Apr 13, 2024 | Exhibitions

Exhibition feature article written by Mitchel McInnis

Beauty is a tricky concept in contemporary art. There are multitudes of painters willing to dish beauty up to viewers by the bucketful—obvious, unmistakable and without mystery. Unfortunately, such painters are plentiful, and they tend to be the darlings of far too many commercial galleries. Painter Brad Bunkers stands in stark contrast to these painters, demanding more subtlety and thoughtfulness from his viewers and collectors.

“Salvaged,” Bunkers’ series of paintings, displays a heightening of his craft. As Bunkers described it during a recent conversation in his studio, “Salvaged” is filled with “subtle forms of pain, subtle forms of beauty.” A rumination on a family that owns a salvage yard, this series is a delight for discerning viewers, engaging them on many levels.

Bunkers’ work defies the obvious and requires a careful eye. You have to spend time with his brushstrokes, with his choices. He’s been painting since he was very young, and his brushstrokes display all the improvisational aplomb of a jazz musician, as well as the accomplishment required to achieve such improvisation.  Bunkers is no ordinary painter, and he requires a less than ordinary viewer.

During our conversation, Bunkers pointed to Robert Motherwell as one of the painters he enjoys and respects. There’s a quote from Motherwell that digs into Bunkers’ work rather adroitly: “Most painting in the European tradition was painting the mask. Modern art rejected all that. Our subject matter was the person behind the mask.” 

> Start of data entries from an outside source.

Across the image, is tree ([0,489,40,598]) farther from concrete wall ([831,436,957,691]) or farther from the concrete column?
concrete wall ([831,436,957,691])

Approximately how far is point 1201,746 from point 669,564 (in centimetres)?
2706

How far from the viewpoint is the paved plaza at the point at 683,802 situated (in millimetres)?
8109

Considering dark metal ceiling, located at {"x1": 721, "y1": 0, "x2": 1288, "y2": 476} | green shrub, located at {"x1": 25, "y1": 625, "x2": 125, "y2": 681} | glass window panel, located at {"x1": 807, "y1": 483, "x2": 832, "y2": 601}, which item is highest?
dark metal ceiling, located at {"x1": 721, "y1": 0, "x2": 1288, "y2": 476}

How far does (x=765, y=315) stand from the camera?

Spending a little bit of time with Bunkers’ work, you notice the mask-like quality of his faces, that his characters have no eyes. Though not directly taken from painters like Modigliani or Edward Hopper, these mask-like, eyeless qualities follow in the tradition of Motherwell’s words. Bunkers challenges his viewers to cultivate an intimacy with his work, to rely on more than the mask.

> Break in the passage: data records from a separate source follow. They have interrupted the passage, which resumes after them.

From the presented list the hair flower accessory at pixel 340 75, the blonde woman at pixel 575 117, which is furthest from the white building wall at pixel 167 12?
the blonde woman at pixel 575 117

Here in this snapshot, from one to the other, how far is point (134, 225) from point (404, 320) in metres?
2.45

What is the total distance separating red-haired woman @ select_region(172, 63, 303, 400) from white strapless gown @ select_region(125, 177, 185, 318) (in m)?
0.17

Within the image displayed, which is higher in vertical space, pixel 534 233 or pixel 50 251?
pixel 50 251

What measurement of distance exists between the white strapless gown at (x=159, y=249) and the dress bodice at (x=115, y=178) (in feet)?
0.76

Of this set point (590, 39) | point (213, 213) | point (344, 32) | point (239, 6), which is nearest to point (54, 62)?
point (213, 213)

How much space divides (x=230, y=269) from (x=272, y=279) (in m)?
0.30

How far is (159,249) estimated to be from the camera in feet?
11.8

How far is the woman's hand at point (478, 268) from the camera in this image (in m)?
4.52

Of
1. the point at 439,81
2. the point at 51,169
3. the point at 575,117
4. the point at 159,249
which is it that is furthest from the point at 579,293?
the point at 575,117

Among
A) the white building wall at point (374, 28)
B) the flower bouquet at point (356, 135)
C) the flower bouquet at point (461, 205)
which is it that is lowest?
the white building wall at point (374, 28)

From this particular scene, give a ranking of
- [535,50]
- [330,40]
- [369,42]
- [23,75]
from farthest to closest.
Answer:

Spending a lot of time with his paintings, one delves into the narratives—connotative and denotative—that lurk behind the masks. They suggest many of the families in the Dakotas, Montana and Wyoming who allow their lives to live them, rather than the reverse.  Bunkers mines that territory as well as the personal mythology of their lives. He grew up in South Dakota, and is familiar with the stories he depicts. Considering his work a form of self-exploration rather than messages laden in pigment, Bunkers has no agenda. He hopes for thoughtful, careful viewers who are as playful as they are experienced. 

Bunkers is haunted by difficult beauty, with finding it and depicting it. Rescuing the mundane is a poet’s notion; Bunkers is a painter with a poet’s sensibilities.

The type of experimentation Bunkers embraces is not unusual among painters, but it is unusual among painters in the western United States. Painting by painting, he is carving out a very unique promontory for himself. He is equally devoted to craft and experimentation; he is a painter constantly challenging himself, challenging his form.

“Salvaged” sustains viewers in a rare fashion. Juxtaposing formal elements of the paintings themselves with the narrative elements of the vignettes which link them together. His work reminds us what contemporary artists can convey when they have spent as much time considering their craft as their personal experience.

A Personal note: Mitchel McInnis was a dear friend and collaborator who is no longer with us. Mitchel’s deep love of art, his brilliant writing, his child-like curiosity, his tenderness still burn bright in the hearts of those of us who had the privilege of walking on this earth next to him. Thank you friend.